Given instruction ::
Please list every line of the items below that contains the word "nearer", copying each line in full.

Available data ::

......

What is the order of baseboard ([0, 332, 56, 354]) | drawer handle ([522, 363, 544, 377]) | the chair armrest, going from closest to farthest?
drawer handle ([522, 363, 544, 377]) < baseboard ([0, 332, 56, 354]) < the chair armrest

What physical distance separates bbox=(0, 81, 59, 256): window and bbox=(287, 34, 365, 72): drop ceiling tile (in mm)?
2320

......

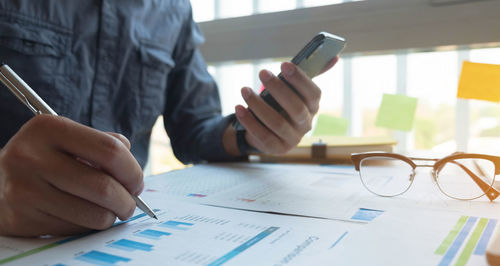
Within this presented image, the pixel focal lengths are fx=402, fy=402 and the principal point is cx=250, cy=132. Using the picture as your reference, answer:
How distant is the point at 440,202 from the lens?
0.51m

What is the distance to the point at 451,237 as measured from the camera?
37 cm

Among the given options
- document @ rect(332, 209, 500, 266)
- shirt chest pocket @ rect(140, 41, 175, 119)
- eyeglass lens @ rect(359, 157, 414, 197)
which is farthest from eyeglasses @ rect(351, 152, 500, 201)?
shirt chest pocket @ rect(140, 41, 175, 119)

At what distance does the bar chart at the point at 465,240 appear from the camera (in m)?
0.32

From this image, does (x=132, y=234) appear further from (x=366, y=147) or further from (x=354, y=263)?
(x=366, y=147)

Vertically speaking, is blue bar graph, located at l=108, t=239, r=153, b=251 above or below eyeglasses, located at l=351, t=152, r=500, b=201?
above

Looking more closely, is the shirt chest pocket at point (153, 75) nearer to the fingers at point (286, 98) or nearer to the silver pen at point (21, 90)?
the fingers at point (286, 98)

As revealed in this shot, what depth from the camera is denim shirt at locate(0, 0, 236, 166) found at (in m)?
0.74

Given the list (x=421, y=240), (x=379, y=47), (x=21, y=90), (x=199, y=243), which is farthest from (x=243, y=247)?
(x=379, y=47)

......

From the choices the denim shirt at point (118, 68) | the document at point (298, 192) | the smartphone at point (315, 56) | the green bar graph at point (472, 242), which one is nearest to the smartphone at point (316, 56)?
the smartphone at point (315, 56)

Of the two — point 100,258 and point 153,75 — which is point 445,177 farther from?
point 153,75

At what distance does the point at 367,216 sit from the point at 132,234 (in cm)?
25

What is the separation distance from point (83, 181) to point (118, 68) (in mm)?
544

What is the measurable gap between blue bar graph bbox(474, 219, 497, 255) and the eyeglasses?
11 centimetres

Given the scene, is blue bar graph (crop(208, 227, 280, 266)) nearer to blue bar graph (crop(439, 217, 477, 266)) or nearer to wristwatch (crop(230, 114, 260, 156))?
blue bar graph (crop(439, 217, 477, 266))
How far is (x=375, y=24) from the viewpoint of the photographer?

......

Response to the task ::
Looking more closely, is the shirt chest pocket at point (153, 75) nearer to the fingers at point (286, 98) or nearer to the silver pen at point (21, 90)?
Given the scene, is blue bar graph (crop(208, 227, 280, 266)) nearer to blue bar graph (crop(439, 217, 477, 266)) or nearer to wristwatch (crop(230, 114, 260, 156))?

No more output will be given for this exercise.